|Noah Webster's Dictionary|
1. (a.) Having clearly defined limits; not uncertain or arbitrary; fixed; established; definite.
2. (a.) Conclusive; decisive; positive.
3. (a.) Determined or resolved upon.
4. (a.) of determined purpose; resolute.
5. (v. t.) To bring to an end; to determine. See Determine.
Int. Standard Bible Encyclopedia
de-tur'-mi-nat (horismenos, "determined," "fixed"): Only in Acts 2:23, "by the determinate counsel and foreknowledge of. God," Greek horismenos, from horizo, "to set boundaries," "determine," "settle" (compare English word "horizon"-literally, "that which bounds"). It is remarkable that Peter in one and the same sentence speaks of the death of Christ from two quite distinct points of view.
(1) From the historical standpoint, it was a crime perpetrated by men who were morally responsible for their deed ("him. ye by the hand of lawless men did crucify and slay").

» Brief: Using the dictionary excerpt, decide whether each statement below agrees with it, answering yes or no and quoting the words of the excerpt that settle it. 1. One listed sense is "resolute." 2. The Greek horizo is glossed as "to set boundaries." 3. The verb sense given means to start something.

» Data section:
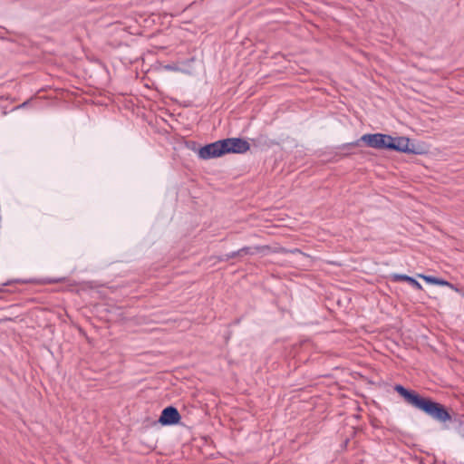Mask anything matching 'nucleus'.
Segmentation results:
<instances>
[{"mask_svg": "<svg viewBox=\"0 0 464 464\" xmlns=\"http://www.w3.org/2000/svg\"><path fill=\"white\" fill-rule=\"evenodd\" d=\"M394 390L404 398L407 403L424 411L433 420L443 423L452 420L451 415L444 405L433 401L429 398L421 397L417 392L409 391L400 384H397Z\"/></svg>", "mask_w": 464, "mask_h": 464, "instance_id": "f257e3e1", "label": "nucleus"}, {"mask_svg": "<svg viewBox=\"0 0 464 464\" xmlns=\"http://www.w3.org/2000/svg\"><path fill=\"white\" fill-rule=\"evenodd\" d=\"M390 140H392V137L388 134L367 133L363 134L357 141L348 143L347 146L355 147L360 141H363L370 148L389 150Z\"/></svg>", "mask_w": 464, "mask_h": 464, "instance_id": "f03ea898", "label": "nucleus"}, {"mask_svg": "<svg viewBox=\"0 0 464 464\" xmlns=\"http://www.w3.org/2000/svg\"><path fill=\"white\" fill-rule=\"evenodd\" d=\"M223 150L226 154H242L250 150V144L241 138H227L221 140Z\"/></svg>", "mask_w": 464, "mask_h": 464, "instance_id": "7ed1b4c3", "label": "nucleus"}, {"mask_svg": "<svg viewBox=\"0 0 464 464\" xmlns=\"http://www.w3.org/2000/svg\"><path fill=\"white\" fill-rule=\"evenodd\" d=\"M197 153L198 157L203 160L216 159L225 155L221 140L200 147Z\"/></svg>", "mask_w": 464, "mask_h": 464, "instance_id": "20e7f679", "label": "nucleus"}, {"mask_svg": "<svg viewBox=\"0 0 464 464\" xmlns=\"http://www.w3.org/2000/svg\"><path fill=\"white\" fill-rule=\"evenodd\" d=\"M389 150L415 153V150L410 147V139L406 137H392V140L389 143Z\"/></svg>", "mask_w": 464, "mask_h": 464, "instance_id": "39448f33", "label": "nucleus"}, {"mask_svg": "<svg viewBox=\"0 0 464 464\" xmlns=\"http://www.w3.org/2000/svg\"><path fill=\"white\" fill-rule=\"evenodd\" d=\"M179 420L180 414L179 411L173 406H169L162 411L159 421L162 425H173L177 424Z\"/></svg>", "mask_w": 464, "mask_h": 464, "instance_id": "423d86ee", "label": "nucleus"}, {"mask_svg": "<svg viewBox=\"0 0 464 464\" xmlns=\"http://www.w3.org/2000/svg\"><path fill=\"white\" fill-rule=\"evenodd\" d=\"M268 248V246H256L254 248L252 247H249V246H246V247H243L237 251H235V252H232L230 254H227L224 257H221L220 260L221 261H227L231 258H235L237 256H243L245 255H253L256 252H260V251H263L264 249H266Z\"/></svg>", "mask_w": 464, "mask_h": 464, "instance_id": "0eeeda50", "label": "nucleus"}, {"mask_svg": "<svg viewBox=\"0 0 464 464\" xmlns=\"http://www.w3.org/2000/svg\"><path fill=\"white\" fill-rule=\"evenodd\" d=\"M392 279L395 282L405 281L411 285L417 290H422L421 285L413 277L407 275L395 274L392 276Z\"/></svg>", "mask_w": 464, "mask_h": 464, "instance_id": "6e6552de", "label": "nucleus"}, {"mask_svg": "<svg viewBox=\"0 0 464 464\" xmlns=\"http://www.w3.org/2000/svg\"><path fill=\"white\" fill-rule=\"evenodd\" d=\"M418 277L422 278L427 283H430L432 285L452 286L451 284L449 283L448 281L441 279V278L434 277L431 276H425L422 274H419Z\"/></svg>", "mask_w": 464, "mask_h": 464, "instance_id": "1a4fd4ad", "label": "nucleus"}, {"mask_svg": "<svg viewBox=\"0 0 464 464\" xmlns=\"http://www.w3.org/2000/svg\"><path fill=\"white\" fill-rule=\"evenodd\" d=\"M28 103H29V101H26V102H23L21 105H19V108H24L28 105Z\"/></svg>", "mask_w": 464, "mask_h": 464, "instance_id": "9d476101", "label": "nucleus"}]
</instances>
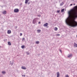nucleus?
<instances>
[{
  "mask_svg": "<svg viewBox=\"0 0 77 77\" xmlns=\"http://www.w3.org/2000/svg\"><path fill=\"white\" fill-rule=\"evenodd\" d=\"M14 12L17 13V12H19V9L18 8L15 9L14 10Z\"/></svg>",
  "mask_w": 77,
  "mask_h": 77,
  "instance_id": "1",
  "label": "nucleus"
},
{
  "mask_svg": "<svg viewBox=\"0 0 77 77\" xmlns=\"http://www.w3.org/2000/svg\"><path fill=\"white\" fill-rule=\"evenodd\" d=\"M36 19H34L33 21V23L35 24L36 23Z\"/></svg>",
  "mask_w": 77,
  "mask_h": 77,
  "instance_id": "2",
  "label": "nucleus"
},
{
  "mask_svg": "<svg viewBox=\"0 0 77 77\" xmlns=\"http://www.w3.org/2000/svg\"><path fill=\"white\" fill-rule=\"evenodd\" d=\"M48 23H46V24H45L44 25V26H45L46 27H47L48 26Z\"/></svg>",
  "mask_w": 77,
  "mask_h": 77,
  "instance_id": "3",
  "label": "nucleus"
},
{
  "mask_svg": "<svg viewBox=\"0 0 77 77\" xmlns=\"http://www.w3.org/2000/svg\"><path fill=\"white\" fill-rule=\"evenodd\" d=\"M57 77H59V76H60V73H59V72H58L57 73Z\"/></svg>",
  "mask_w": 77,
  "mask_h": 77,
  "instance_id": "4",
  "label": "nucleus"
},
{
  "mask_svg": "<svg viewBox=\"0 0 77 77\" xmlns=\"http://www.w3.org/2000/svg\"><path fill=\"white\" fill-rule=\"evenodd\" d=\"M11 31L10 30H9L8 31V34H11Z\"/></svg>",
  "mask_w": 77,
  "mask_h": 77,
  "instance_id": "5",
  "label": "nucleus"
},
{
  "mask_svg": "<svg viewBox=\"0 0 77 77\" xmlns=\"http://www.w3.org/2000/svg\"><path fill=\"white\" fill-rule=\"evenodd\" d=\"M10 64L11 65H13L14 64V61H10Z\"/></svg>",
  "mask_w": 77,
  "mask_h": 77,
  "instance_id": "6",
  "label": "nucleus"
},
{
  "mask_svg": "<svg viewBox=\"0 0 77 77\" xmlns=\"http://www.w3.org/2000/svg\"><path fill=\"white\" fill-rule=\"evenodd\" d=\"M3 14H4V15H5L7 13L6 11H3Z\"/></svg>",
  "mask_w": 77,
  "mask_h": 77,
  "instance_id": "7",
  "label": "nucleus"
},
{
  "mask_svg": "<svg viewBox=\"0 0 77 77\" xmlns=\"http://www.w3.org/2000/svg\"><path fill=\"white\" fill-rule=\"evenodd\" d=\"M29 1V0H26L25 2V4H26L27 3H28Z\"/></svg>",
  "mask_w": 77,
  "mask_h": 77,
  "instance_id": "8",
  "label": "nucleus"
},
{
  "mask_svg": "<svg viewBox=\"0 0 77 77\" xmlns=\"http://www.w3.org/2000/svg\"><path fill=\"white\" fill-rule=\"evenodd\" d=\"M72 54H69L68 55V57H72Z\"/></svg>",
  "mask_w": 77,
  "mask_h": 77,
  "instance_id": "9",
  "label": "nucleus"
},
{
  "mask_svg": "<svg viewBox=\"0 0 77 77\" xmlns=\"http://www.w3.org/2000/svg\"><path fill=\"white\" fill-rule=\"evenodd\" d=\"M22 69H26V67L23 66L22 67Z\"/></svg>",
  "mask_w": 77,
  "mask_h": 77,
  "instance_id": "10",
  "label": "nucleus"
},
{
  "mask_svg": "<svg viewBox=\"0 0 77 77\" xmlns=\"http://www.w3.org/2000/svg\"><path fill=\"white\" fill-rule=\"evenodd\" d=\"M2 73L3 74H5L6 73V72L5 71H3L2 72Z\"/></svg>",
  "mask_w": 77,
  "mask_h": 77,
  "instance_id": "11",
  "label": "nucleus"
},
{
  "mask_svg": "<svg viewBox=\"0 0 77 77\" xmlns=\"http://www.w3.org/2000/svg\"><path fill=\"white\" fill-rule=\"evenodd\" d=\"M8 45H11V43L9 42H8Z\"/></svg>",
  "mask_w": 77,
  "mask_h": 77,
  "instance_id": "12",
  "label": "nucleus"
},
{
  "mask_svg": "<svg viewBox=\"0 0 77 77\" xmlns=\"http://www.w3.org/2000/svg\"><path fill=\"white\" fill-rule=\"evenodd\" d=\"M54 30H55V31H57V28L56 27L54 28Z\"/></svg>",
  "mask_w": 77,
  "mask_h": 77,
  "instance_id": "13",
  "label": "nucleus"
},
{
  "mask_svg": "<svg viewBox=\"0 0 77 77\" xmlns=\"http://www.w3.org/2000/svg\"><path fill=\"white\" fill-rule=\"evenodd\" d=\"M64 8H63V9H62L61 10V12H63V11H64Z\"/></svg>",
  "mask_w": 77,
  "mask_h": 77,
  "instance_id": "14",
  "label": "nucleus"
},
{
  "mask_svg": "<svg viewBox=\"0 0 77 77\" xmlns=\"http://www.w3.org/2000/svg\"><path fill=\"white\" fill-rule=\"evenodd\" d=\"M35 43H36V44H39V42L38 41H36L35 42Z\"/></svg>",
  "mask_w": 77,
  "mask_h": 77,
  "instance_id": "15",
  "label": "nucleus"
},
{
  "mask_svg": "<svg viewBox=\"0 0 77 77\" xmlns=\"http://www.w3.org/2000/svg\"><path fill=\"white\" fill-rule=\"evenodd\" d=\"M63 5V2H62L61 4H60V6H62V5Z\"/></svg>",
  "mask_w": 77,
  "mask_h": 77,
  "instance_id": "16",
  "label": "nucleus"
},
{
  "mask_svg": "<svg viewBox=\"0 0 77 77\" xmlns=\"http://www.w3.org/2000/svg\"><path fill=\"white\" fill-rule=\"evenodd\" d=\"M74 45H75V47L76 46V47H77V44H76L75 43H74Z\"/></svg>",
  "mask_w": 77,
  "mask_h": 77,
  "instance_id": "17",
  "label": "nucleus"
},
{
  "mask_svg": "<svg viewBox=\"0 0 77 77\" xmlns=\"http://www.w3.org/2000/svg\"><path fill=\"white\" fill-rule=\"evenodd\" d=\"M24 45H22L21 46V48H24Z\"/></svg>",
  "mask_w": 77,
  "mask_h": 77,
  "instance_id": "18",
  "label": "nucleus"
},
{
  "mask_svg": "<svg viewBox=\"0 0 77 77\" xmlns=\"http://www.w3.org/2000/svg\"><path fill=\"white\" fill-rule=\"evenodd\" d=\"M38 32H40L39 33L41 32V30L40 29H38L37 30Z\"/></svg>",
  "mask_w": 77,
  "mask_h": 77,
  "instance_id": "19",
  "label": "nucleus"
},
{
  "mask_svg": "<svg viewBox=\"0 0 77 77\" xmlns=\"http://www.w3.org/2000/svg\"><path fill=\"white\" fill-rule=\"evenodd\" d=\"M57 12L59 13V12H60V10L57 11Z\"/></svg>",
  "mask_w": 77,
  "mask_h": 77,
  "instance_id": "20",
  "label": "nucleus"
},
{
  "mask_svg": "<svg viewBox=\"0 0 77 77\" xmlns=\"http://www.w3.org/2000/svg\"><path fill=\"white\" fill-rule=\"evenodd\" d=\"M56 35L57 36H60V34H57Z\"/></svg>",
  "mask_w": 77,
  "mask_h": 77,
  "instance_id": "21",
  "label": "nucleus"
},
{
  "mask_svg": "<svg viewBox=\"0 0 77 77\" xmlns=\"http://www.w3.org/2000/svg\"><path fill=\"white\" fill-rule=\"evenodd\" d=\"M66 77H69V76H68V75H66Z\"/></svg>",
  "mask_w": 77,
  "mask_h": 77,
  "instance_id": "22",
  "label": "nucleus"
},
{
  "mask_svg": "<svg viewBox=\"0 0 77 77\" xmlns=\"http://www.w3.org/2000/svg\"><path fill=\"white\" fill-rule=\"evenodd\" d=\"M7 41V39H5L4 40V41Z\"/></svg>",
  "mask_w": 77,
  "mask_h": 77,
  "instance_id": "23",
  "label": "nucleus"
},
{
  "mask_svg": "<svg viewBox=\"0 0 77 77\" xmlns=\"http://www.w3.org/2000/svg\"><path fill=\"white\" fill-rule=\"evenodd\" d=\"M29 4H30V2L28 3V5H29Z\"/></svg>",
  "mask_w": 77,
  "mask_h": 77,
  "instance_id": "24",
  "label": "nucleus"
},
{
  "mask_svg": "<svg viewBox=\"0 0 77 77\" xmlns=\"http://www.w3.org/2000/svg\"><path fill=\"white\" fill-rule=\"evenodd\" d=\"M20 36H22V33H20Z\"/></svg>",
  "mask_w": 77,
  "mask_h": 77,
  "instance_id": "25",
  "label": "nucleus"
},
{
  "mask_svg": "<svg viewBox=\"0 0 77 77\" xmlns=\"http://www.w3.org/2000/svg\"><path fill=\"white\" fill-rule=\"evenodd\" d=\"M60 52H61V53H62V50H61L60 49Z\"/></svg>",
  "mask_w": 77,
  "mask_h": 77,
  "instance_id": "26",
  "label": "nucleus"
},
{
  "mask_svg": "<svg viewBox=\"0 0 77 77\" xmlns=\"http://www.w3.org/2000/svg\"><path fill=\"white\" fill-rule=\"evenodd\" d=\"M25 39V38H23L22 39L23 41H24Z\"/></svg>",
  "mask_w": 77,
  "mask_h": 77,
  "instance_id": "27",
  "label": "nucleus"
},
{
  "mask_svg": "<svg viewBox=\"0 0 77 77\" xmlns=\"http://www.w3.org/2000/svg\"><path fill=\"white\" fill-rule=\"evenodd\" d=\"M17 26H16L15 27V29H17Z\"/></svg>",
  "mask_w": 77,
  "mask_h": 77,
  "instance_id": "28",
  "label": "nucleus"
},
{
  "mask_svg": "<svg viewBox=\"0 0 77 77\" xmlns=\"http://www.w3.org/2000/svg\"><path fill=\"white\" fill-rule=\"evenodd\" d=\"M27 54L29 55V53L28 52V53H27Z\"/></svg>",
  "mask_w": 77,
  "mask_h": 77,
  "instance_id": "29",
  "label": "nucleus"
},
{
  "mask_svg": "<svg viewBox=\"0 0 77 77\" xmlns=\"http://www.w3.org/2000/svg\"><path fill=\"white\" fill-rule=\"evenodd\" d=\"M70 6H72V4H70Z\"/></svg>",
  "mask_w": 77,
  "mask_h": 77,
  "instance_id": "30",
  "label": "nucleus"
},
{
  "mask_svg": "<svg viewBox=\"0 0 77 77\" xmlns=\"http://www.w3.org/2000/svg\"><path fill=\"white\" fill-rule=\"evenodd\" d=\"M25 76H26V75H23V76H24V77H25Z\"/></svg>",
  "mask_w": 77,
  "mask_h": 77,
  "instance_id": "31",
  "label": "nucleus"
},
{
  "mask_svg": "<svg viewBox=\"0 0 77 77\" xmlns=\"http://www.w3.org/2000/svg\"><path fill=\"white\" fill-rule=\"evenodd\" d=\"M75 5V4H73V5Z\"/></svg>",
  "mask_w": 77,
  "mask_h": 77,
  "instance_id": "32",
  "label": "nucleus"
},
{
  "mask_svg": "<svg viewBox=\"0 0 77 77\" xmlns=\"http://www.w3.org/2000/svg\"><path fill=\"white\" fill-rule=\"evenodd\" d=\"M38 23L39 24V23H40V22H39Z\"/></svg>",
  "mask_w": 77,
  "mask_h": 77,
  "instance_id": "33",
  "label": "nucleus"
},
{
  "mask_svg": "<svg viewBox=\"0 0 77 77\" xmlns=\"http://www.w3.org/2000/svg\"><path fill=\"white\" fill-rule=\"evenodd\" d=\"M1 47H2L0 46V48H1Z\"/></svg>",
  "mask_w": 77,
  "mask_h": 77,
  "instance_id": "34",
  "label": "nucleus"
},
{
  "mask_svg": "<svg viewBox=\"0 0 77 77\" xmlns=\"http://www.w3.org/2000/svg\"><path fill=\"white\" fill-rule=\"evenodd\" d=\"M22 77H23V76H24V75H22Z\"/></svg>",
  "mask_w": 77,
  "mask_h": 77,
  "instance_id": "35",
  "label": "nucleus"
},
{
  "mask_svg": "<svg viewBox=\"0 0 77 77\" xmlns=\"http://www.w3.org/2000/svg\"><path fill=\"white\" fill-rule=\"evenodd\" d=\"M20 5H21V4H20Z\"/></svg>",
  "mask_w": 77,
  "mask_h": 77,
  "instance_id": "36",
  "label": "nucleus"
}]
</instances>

» Written solution:
1. Yes: "of determined purpose; resolute."
2. Yes: "from horizo, "to set boundaries,""
3. No: "To bring to an end; to determine."